* Exercise passage:
┏━━

So, to go back to basics, the word "hybrid" describes a cross-breed, a mixture which means that they will carry the characteristics of both parents. This is similar to a cross-breed dog rather than a mongrel. A cross-breed requires two different parents. A mongrel requires the two cross-breeds mated again resulting in four or more different breeds. But (and this is a big but), it cannot be bred out. If you have a cross-breed or a mongrel you will not, by selective breeding, come back to a pure bred animal.
Mating Winter White to Campbell can, and probably will, produce no end of problems. Firstly, any resulting offspring may be infertile which is good to the extent that if they are, the problem stops there, but this has to be proven and there will always be the odd on that isn't infertile.
Problems may arise in the production of litters, especially if it is the Winter White that is producing because of the slightly wider head of the Campbell. The Winter White birth canal is not geared up for the big-headed babies. Result - lost litter and lost mother.

┗━━

* Stored data:
┏━━

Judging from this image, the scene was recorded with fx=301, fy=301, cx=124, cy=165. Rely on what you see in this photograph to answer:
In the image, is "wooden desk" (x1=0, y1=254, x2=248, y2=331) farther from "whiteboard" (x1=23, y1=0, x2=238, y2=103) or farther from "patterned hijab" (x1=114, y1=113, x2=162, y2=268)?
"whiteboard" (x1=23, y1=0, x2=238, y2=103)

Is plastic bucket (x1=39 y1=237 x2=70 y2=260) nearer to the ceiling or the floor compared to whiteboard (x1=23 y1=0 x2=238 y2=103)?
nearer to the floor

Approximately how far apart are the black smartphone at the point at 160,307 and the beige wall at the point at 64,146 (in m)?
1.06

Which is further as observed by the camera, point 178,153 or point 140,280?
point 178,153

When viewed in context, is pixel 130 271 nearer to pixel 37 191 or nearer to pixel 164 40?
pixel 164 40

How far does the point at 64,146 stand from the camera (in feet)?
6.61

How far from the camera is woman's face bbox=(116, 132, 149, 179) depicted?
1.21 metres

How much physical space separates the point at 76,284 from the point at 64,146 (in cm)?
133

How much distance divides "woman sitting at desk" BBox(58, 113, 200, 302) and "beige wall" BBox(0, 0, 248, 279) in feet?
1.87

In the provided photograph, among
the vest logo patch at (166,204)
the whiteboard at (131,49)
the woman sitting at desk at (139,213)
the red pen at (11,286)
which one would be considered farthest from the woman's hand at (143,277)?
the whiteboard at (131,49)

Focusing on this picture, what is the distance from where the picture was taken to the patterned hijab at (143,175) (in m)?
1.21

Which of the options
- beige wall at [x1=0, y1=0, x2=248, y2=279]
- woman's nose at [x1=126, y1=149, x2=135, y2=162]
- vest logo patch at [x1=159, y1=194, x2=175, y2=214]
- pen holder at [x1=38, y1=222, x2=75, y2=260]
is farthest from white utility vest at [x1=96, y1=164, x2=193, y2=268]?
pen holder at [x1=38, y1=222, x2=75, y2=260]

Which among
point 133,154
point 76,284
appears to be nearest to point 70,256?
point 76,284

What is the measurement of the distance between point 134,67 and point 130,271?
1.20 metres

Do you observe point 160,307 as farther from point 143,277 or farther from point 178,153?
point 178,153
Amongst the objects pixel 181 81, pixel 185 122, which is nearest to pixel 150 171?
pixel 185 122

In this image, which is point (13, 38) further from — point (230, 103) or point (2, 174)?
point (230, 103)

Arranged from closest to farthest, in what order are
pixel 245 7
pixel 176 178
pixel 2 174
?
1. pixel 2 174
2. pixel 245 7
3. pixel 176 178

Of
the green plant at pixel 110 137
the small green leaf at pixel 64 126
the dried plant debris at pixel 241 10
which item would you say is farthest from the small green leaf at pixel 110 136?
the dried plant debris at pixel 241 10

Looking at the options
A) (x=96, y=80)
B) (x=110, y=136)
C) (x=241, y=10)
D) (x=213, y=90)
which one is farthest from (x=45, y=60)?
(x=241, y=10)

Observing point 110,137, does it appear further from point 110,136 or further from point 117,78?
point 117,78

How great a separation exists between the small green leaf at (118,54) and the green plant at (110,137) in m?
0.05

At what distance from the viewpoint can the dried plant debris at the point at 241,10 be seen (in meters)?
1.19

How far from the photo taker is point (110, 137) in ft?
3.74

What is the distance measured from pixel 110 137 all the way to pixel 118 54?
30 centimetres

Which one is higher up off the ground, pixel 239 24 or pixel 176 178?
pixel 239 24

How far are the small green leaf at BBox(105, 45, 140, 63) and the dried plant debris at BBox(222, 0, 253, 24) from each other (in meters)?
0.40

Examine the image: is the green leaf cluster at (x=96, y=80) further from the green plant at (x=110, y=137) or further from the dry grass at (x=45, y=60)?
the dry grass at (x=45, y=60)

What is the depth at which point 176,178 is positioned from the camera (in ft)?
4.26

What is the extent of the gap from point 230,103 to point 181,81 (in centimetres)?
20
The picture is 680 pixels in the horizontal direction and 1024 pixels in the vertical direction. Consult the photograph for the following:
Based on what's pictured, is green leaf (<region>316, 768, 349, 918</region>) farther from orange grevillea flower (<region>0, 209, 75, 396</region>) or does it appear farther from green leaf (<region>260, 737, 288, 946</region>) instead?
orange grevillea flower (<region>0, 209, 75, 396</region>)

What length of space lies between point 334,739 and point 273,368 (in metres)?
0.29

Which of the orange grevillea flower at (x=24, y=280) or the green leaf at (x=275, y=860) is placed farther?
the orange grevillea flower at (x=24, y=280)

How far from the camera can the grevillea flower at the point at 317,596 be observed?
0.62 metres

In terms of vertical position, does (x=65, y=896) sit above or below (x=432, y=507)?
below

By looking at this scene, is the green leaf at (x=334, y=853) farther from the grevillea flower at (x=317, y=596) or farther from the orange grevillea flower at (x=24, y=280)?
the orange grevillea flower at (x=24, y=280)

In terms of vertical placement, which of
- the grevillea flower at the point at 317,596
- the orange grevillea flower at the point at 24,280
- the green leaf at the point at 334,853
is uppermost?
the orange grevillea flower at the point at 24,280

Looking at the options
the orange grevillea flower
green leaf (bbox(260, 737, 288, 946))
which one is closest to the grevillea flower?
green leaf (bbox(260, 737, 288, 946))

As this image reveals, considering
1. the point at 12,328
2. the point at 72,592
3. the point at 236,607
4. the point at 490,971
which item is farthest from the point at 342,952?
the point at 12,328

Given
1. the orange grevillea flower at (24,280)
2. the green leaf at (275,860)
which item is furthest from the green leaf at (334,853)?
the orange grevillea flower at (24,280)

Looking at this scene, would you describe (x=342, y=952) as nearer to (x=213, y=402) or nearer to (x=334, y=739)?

┗━━
┏━━

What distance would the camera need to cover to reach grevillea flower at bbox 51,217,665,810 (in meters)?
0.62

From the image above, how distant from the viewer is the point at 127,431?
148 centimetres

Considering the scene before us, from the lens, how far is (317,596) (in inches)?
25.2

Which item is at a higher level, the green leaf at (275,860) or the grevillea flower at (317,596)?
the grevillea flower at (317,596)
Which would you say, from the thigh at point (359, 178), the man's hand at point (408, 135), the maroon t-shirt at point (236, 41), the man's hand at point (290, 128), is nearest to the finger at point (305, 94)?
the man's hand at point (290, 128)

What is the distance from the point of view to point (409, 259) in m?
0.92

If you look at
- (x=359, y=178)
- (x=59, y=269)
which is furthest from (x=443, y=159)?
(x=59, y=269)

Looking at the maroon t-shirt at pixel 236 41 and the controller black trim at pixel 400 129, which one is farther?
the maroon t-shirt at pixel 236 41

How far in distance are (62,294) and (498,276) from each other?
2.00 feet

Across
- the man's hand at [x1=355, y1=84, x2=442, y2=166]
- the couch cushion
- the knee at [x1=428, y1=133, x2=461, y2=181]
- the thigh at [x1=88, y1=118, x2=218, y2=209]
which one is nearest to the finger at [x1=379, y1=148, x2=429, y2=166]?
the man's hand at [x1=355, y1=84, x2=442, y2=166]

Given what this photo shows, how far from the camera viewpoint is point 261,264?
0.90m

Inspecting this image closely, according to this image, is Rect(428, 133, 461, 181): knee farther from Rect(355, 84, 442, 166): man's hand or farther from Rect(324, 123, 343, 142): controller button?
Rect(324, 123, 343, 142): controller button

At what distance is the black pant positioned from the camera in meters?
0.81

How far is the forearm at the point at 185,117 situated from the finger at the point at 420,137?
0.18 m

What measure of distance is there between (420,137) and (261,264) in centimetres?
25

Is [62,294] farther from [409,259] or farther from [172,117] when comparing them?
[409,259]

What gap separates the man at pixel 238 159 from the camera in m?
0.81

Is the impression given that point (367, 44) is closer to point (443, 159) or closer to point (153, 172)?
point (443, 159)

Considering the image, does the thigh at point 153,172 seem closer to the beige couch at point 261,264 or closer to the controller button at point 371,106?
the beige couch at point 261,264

┗━━
┏━━

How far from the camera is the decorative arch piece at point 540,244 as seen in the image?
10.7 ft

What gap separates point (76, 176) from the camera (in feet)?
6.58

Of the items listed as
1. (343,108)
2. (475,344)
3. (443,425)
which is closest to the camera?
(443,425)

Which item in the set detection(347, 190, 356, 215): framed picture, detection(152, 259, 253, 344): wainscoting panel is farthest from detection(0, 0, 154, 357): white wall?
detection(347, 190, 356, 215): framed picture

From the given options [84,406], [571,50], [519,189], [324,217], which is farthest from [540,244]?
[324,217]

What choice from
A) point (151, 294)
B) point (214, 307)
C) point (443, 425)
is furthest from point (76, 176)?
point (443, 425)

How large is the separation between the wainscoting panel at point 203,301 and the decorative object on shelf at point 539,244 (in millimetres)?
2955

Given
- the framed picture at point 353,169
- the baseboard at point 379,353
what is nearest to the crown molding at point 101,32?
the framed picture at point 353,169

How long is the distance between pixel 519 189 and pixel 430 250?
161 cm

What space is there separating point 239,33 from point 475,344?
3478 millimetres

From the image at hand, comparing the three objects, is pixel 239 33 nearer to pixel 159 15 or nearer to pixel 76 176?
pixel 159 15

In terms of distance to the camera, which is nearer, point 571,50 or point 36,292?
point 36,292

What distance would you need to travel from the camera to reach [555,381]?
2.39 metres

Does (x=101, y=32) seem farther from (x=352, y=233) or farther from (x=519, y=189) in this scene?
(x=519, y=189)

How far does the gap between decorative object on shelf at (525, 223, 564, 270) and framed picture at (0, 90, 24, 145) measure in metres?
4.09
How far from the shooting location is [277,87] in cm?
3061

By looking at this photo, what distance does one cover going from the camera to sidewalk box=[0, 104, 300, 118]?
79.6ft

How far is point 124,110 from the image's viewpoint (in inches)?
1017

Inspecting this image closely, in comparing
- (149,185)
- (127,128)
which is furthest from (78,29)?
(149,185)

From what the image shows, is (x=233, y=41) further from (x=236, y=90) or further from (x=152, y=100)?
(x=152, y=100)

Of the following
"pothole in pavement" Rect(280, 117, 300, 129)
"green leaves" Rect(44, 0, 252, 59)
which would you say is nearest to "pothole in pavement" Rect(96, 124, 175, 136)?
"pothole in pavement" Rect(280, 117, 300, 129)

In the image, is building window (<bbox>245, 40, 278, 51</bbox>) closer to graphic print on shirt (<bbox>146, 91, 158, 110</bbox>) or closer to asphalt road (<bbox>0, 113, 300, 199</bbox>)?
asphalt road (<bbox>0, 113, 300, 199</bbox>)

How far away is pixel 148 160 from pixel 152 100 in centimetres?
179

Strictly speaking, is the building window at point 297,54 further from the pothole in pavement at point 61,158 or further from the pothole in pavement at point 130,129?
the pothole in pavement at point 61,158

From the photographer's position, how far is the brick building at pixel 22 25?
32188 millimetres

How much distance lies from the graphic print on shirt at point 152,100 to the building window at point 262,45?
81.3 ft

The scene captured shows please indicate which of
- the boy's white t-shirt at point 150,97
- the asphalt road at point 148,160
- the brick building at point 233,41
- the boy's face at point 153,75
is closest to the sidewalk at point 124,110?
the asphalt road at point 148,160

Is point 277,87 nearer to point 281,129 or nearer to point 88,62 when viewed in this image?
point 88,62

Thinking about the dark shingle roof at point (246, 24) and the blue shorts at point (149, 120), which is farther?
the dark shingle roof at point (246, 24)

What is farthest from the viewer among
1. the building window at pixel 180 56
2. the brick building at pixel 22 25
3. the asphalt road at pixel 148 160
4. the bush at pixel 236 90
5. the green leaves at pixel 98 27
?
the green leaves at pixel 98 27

┗━━

* Work to complete:
A – According to the passage on hybrid breeding, what does a cross-breed require?
B – Translate this sentence from the passage on hybrid breeding into Spanish: "The Winter White birth canal is not geared up for the big-headed babies."
C – Continue the passage on hybrid breeding from the point where it stops.
You won't need the stored data for any of this work.

* Task-by-task answers:
A – A cross-breed requires two different parents.

B – El canal de parto de la Winter White no está preparado para las crías de cabeza grande.

C –
Secondly, both species are flushing up health problems. The biggest is diabetes in Campbells and glaucoma in Winter Whites. Crossing the two species will inevitably cross these two diseases.
So, now ask yourself the next question: what if these hamsters did carry on breeding and were then crossed with mottled, argente etc. How would we know? How would we ever be able to trust dwarf breeders again that what you were getting was a true bred Campbell and not a hybrid?
I implore all dwarf breeders to stand together with regard to this. Please keep careful records of your stock and keep your lines pure. For the NHC, BHA and all clubs it is time to take action to educate pet shops and to request that breeders, old and new, become better educated when breeding these hamsters.